Life is great that way. Beautiful music transcends class and race, and national origin. There were people there that night, who had spent thousands of dollars to get the “best” seats; and there were people who scrounged their last pennies to buy a seat in the last row of the balcony.
But the amazing thing is; they all loved the music. And that’s what it’s all about.
Or is it?
As I was reading the program before the ballet started, I realized that The Nutcracker debuted on December 17, 1892; just twenty five years before the Russian Revolution.
It dawned on me, that if they had lived, Clara, and her brother Fritz, would have been victims of the Russian Revolution, in much the same way that Doctor Zhivago was; they ether would have been shot; or shipped off to a concentration camp in Siberia.
For the entire ballet, I couldn’t get that thought out of my head.
The Nutcracker is my favorite ballet, but it dawned on me that the situation in America today isn’t all that different from the situation Clara was in. The rich are rich and living the high life off the profits they make from having so many consumer goods made in China.
Most Americans are fat, dumb, and happy; without realizing how close to the edge they really are.
All great societies die. All great civilizations come to an end. So why do we think our great American way of life is any different?
Athens ceased to exist, despite the fact that it produced Aristotle, Plato, and the world’s very first concept of Democracy.
The Roman Empire ceased to exist, despite Julius Caesar, Cicero, Livy, Marcus Aurelius, Pliny, and Tacitus.
That’s the way life is. Great civilizations rise and fall. Our American culture is no different.
At one time the sun never set on the great British Empire. Now the British Empire no longer exists. It is as extinct and irrelevant as the dinosaurs.
Our great American culture will go the same way, and if we don’t clean up our act, it will disappear sooner rather than later.
The Occupy Wall Street movement is a sign of discontent at the very foundations of our American society, and we’d better pay attention before our society implodes.
There is an entire generation of Americans in their twenties who have done exactly what we asked them to do, and they have nothing to show for it.

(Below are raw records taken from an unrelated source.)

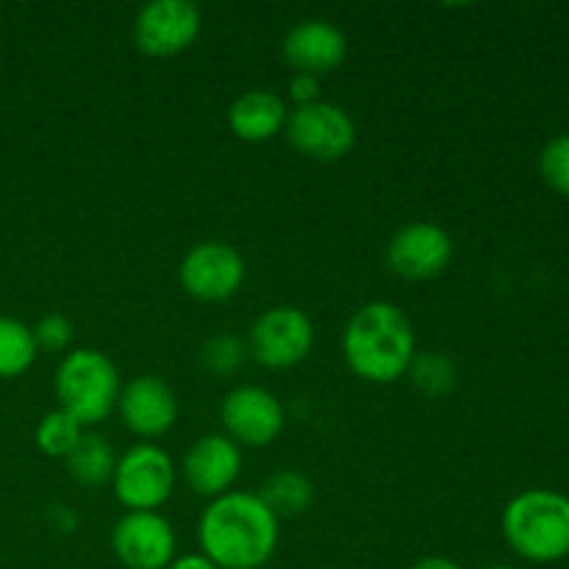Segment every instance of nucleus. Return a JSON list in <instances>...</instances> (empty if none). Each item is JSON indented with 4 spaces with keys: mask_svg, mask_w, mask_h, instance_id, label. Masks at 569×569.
<instances>
[{
    "mask_svg": "<svg viewBox=\"0 0 569 569\" xmlns=\"http://www.w3.org/2000/svg\"><path fill=\"white\" fill-rule=\"evenodd\" d=\"M278 522L259 495L228 492L200 515V553L220 569H259L276 553Z\"/></svg>",
    "mask_w": 569,
    "mask_h": 569,
    "instance_id": "nucleus-1",
    "label": "nucleus"
},
{
    "mask_svg": "<svg viewBox=\"0 0 569 569\" xmlns=\"http://www.w3.org/2000/svg\"><path fill=\"white\" fill-rule=\"evenodd\" d=\"M342 356L350 372L361 381H400L417 356L415 326L400 306L372 300L361 306L345 326Z\"/></svg>",
    "mask_w": 569,
    "mask_h": 569,
    "instance_id": "nucleus-2",
    "label": "nucleus"
},
{
    "mask_svg": "<svg viewBox=\"0 0 569 569\" xmlns=\"http://www.w3.org/2000/svg\"><path fill=\"white\" fill-rule=\"evenodd\" d=\"M503 539L520 559L553 565L569 556V498L553 489H526L506 503Z\"/></svg>",
    "mask_w": 569,
    "mask_h": 569,
    "instance_id": "nucleus-3",
    "label": "nucleus"
},
{
    "mask_svg": "<svg viewBox=\"0 0 569 569\" xmlns=\"http://www.w3.org/2000/svg\"><path fill=\"white\" fill-rule=\"evenodd\" d=\"M120 372L98 348H76L59 361L53 392L59 409L76 417L83 428L103 422L120 400Z\"/></svg>",
    "mask_w": 569,
    "mask_h": 569,
    "instance_id": "nucleus-4",
    "label": "nucleus"
},
{
    "mask_svg": "<svg viewBox=\"0 0 569 569\" xmlns=\"http://www.w3.org/2000/svg\"><path fill=\"white\" fill-rule=\"evenodd\" d=\"M111 487L128 511H159L176 489V461L159 445H133L117 459Z\"/></svg>",
    "mask_w": 569,
    "mask_h": 569,
    "instance_id": "nucleus-5",
    "label": "nucleus"
},
{
    "mask_svg": "<svg viewBox=\"0 0 569 569\" xmlns=\"http://www.w3.org/2000/svg\"><path fill=\"white\" fill-rule=\"evenodd\" d=\"M315 322L298 306H272L250 326L248 350L267 370H289L309 359L315 348Z\"/></svg>",
    "mask_w": 569,
    "mask_h": 569,
    "instance_id": "nucleus-6",
    "label": "nucleus"
},
{
    "mask_svg": "<svg viewBox=\"0 0 569 569\" xmlns=\"http://www.w3.org/2000/svg\"><path fill=\"white\" fill-rule=\"evenodd\" d=\"M283 133L300 156H309L315 161L345 159L356 144L353 117L342 106L328 103V100L289 111Z\"/></svg>",
    "mask_w": 569,
    "mask_h": 569,
    "instance_id": "nucleus-7",
    "label": "nucleus"
},
{
    "mask_svg": "<svg viewBox=\"0 0 569 569\" xmlns=\"http://www.w3.org/2000/svg\"><path fill=\"white\" fill-rule=\"evenodd\" d=\"M220 420L226 437L239 448H267L283 433L287 411L276 392L244 383V387H233L222 398Z\"/></svg>",
    "mask_w": 569,
    "mask_h": 569,
    "instance_id": "nucleus-8",
    "label": "nucleus"
},
{
    "mask_svg": "<svg viewBox=\"0 0 569 569\" xmlns=\"http://www.w3.org/2000/svg\"><path fill=\"white\" fill-rule=\"evenodd\" d=\"M248 267L242 253L228 242H200L178 267V281L200 303H222L242 289Z\"/></svg>",
    "mask_w": 569,
    "mask_h": 569,
    "instance_id": "nucleus-9",
    "label": "nucleus"
},
{
    "mask_svg": "<svg viewBox=\"0 0 569 569\" xmlns=\"http://www.w3.org/2000/svg\"><path fill=\"white\" fill-rule=\"evenodd\" d=\"M203 28V14L189 0H153L133 20V42L142 53L167 59L194 44Z\"/></svg>",
    "mask_w": 569,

They studied hard. They got good grades. They took those college loans because we told them they would graduate and find good jobs. But when they graduated from college; there were no good jobs; no jobs that would pay them enough to live, and pay off their college loans.
We sold the next generation a bill of goods.
That’s why we have an Occupy Wall Street movement. That’s why our children may be in the same situation that Clara and her brother, Fritz, and Doctor Zhivago were in.
For them, and for Tchaikovsky, the Russian Revolution was right over the horizon, but there was no way they could see it coming.
For us, our society is coming apart at the seams, and if we don’t pay attention to the Occupy Wall Street movement, American society as we know it may cease to exist as fast as Tchaikovsky’s society disappeared in 1917.
Think about it.
It could happen tomorrow if we don’t do something to right the ship now.